Please count the lines of the records that contain the string "nucleus" and give only that number.

★ ★ ★ ★

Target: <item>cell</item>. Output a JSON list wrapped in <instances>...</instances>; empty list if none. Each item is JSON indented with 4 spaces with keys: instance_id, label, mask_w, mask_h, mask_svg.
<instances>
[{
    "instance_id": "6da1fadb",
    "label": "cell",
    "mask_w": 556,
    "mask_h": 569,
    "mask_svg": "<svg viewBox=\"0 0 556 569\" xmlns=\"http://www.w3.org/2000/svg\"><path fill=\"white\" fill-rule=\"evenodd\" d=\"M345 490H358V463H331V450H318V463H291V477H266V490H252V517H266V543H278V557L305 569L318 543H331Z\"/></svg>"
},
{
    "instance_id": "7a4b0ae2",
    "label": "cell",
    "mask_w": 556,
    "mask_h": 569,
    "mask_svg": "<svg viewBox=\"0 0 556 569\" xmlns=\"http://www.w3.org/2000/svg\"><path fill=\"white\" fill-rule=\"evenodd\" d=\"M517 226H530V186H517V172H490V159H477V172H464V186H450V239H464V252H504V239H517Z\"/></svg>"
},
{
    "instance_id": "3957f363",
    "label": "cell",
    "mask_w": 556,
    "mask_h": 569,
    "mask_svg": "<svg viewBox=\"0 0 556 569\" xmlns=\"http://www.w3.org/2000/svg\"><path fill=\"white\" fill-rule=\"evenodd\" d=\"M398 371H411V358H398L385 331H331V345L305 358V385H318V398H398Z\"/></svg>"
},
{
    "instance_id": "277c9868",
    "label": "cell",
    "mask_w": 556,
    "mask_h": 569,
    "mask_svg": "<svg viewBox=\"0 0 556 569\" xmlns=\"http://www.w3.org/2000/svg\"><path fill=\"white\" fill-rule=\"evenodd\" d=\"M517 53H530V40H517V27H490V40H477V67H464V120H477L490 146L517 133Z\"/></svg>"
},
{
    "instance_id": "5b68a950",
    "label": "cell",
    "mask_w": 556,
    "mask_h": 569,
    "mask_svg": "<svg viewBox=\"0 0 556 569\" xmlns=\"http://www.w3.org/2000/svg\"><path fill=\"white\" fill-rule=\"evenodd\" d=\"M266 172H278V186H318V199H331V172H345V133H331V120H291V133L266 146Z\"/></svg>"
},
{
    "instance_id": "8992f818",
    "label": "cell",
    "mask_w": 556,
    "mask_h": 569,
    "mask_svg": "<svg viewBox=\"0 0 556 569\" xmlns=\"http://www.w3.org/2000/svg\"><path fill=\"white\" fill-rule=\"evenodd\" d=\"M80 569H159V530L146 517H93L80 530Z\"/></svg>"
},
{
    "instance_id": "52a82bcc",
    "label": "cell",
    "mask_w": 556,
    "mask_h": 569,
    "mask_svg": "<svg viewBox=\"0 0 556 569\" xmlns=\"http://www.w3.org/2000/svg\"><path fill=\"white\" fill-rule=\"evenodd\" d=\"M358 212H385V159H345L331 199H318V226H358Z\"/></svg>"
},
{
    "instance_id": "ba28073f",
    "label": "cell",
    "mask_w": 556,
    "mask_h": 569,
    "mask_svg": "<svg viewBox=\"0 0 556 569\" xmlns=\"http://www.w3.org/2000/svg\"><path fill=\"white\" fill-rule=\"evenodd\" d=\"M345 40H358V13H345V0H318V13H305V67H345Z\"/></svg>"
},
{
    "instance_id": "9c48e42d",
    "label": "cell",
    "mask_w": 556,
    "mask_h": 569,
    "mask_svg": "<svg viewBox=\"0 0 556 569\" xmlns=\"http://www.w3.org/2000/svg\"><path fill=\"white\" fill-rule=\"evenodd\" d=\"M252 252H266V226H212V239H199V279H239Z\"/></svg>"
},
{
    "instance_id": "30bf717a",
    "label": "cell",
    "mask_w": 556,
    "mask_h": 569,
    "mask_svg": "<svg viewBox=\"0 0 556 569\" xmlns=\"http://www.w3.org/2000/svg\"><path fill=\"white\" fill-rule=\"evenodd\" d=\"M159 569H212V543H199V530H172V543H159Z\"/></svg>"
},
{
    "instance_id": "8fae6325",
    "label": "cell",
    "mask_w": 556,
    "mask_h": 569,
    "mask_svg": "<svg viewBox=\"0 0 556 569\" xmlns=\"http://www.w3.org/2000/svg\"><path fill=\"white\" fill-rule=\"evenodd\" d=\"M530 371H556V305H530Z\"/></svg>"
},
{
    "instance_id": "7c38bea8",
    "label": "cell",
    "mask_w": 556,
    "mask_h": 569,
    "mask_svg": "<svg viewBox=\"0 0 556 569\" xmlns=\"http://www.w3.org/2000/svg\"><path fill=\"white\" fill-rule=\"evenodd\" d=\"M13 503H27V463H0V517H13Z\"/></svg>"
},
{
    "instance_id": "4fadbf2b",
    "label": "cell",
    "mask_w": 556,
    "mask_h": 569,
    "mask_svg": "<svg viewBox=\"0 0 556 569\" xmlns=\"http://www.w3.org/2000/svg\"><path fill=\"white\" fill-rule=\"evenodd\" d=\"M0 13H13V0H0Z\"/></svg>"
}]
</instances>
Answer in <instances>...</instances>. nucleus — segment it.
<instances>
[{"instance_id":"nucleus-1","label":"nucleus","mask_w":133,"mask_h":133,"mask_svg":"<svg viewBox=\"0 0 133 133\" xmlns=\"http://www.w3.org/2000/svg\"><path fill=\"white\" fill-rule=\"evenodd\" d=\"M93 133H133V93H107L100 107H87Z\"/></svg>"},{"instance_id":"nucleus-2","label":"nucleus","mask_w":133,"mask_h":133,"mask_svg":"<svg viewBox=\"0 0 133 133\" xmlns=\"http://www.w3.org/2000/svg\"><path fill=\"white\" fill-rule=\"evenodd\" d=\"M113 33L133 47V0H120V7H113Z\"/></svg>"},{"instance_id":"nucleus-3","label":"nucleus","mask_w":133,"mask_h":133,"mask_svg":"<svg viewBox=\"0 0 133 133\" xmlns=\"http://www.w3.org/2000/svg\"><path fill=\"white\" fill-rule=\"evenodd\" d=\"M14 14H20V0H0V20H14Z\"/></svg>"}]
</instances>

★ ★ ★ ★

Answer in full:
2